Under pressure from Washington, Riyadh had no option, but to open its taps. So it did.

Yet, pundits now feel Saudi Arabia is finding it hard to sell the additional crude and that it may have used the pretext of attacks on its VLCCs to slow down crude exports. Quick to ramp up oil output under pressure from the US, Saudi Arabia has discovered that global markets might not need it, at least for now, The Independent reported, citing financial experts.

“(The Saudis) are pushing out a heck of a lot of crude oil right now, and they’re worried about the downward pressure on prices,” Mike Wittner, head of oil market research at Societe Generale SA in New York, told the press.

As Bloomberg reports, Saudi officials are privately fretting they may have opened the taps too quickly. In May, Riyadh’s crude oil production spiked to a three-year high in response to Washington’s insistence on increasing supplies in the wake of its action on the Iranian crude exports. The Paris based International Energy Agency has reported that Iranian oil shipments to Europe have slumped by about 50 per cent in June. Yet, most believe that a more significant demand-supply gap won’t emerge until sanctions enter full force in November. And before that happens, Saudi Arabia is likely to have problems finding buyers for the extra crude.

The problem is being compounded by falling demand for crude in Asia.

Bloomberg’s tanker tracking figures show that since July 1, Saudi oil exports have slumped by about 500,000 bpd to 6.7m bpd compared to June.

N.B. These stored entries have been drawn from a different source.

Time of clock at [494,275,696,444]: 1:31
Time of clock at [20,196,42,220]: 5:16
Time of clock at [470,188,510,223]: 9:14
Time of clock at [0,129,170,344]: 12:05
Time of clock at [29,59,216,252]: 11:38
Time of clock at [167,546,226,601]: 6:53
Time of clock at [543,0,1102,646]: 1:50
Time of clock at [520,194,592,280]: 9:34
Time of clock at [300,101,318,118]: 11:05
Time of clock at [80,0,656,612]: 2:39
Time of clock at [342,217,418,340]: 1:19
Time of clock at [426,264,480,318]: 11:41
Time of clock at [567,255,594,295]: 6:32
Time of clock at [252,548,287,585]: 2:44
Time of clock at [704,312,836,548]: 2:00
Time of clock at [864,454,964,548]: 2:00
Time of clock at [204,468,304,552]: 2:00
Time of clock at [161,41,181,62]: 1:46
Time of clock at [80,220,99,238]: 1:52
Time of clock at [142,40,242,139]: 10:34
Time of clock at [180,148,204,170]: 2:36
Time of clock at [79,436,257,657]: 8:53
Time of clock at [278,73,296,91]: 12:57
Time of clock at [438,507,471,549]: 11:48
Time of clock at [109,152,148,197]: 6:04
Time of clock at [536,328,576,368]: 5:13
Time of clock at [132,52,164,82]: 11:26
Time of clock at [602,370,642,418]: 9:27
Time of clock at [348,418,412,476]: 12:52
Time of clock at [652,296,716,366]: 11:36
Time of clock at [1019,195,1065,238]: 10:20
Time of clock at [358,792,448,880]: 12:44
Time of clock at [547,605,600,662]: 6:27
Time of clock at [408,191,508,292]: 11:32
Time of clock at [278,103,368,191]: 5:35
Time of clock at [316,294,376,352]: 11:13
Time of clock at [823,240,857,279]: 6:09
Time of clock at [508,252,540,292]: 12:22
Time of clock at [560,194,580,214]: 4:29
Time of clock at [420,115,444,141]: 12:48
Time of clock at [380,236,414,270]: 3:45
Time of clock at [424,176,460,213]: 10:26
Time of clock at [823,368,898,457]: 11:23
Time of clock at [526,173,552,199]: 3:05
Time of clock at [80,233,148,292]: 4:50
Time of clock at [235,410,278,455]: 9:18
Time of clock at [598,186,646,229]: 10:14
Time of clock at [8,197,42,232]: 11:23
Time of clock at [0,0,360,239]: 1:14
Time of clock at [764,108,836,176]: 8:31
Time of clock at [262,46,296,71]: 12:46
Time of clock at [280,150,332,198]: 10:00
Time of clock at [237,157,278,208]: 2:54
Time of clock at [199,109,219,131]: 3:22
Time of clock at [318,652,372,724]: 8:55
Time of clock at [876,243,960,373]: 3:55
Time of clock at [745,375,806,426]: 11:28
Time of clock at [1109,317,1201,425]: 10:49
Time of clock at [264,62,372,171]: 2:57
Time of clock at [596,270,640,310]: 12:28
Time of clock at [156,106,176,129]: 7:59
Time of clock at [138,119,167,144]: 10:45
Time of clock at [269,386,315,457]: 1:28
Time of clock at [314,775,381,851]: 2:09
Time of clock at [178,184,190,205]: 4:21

In a statement released on Thursday, the Saudi Energy Ministry said that crude exports for the whole of July will be in line with last month’s figures and are expected to decline by 100,000bpd in August.

Saudi Arabia initially planned to reach record output of 10.8m bpd this month, people briefed on production policy said late last month. Yet, that level was always dependent on the strength of domestic and international demand, so could end up ranging from 10.6-11m bpd, they said.

The kingdom in the meantime told fellow producers that output in July will be in line with June’s level of just below 10.5m barrels a day, and not higher, people familiar with the matter were quoted as telling the press.

The impact of US sanctions on Iran’s oil shipments, which remains highly uncertain, will play a big part in determining the final outcome. Since quitting the international nuclear agreement with Iran, the Trump administration has sent conflicting signals, indicating last month that it intended to choke off Iranian crude exports entirely.

More recently, however, officials such as Secretary of State Mike Pompeo and Treasury Secretary Steve Mnuchin have suggested a more flexible approach could be taken.

All this could mean lower additional demand for the additional Saudi crude. Saudi Aramco announcement of halting shipments through Bab-el-Mandeb could also be seen in this perspective.